— START Record extracts —
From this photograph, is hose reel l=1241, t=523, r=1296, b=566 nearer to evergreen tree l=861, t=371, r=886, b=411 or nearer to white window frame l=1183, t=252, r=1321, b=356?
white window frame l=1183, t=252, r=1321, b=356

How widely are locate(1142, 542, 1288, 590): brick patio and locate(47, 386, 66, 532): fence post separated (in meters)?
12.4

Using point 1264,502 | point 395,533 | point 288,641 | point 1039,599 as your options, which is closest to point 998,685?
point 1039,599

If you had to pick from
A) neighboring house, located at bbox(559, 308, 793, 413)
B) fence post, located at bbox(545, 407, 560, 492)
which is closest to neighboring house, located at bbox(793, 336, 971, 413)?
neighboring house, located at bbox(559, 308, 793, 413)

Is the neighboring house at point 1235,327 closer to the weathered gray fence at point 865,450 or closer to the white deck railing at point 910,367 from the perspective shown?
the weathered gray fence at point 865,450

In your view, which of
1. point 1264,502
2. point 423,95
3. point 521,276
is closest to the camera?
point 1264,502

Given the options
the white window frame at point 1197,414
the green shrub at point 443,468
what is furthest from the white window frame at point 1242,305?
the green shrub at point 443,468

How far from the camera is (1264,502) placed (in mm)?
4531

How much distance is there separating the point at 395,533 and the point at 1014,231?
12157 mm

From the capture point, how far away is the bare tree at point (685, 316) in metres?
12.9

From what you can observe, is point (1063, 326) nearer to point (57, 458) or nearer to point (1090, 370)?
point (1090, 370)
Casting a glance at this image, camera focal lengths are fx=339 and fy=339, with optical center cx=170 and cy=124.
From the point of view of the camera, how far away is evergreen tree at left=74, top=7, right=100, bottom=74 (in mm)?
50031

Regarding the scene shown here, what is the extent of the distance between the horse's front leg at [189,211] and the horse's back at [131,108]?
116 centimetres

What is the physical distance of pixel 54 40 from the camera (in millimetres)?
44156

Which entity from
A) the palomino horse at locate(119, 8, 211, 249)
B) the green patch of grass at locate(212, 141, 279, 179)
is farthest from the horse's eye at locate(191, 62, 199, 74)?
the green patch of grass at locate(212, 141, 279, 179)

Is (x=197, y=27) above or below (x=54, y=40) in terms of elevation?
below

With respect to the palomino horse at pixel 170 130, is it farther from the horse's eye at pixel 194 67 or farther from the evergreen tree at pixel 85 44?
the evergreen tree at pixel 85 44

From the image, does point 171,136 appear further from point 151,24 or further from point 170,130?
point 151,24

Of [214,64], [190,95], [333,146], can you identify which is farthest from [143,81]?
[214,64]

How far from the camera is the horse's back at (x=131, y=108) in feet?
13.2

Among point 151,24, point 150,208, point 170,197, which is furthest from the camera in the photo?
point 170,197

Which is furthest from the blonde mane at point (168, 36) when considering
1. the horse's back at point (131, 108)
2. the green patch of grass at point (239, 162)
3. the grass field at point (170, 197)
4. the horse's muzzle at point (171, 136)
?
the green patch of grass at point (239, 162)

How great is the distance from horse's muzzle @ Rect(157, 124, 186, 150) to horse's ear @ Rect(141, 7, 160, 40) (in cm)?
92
— END Record extracts —
Objective
Extract the entries above verbatim.

Task response
From this photograph, is hose reel l=1241, t=523, r=1296, b=566 nearer to evergreen tree l=861, t=371, r=886, b=411 or nearer to white window frame l=1183, t=252, r=1321, b=356?
white window frame l=1183, t=252, r=1321, b=356

How widely are locate(1142, 542, 1288, 590): brick patio and locate(47, 386, 66, 532): fence post separated (in meters)?
12.4

Using point 1264,502 | point 395,533 | point 288,641 | point 1039,599 as your options, which is closest to point 998,685?
point 1039,599

If you had to pick from
A) neighboring house, located at bbox(559, 308, 793, 413)
B) fence post, located at bbox(545, 407, 560, 492)
which is closest to neighboring house, located at bbox(793, 336, 971, 413)?
neighboring house, located at bbox(559, 308, 793, 413)

Is the neighboring house at point 1235,327 closer to the weathered gray fence at point 865,450 or closer to the white deck railing at point 910,367 from the perspective shown?
the weathered gray fence at point 865,450

In your view, which of
1. point 1264,502
2. point 423,95
3. point 521,276
is closest to the camera?
point 1264,502

Given the options
the white window frame at point 1197,414
the green shrub at point 443,468
what is furthest from the white window frame at point 1242,305?
the green shrub at point 443,468

How far from the camera is (1264,502) placed (in mm)?
4531

How much distance is there separating the point at 395,533 and the point at 1014,231?
12157 mm

From the capture point, how far away is the bare tree at point (685, 316) in metres?
12.9

From what you can observe, is point (1063, 326) nearer to point (57, 458) or nearer to point (1090, 370)?
point (1090, 370)
Casting a glance at this image, camera focal lengths are fx=339 and fy=339, with optical center cx=170 and cy=124.
From the point of view of the camera, how far away is evergreen tree at left=74, top=7, right=100, bottom=74 (in mm)?
50031

Regarding the scene shown here, what is the extent of the distance between the horse's front leg at [189,211] and the horse's back at [131,108]?
116 centimetres

What is the physical distance of pixel 54 40 from the camera (in millimetres)?
44156

Which entity from
A) the palomino horse at locate(119, 8, 211, 249)
B) the green patch of grass at locate(212, 141, 279, 179)
is farthest from the horse's eye at locate(191, 62, 199, 74)?
the green patch of grass at locate(212, 141, 279, 179)

Is (x=197, y=27) above or below (x=54, y=40) in terms of elevation?
below

With respect to the palomino horse at pixel 170 130, is it farther from the horse's eye at pixel 194 67 or farther from the evergreen tree at pixel 85 44?
the evergreen tree at pixel 85 44

From the image, does point 171,136 appear further from point 151,24 or further from point 170,130?
point 151,24

Of [214,64], [190,95], [333,146], can you identify which is farthest from [143,81]?
[214,64]

How far from the camera is the horse's back at (x=131, y=108) in feet?
13.2

Among point 151,24, point 150,208, point 170,197, which is furthest from the camera in the photo?
point 170,197

Which is furthest from the blonde mane at point (168, 36) when considering
1. the horse's back at point (131, 108)
2. the green patch of grass at point (239, 162)
3. the grass field at point (170, 197)
4. the horse's muzzle at point (171, 136)
?
the green patch of grass at point (239, 162)

How great is the distance from horse's muzzle @ Rect(157, 124, 186, 150) to horse's ear @ Rect(141, 7, 160, 40) (in cm)?
92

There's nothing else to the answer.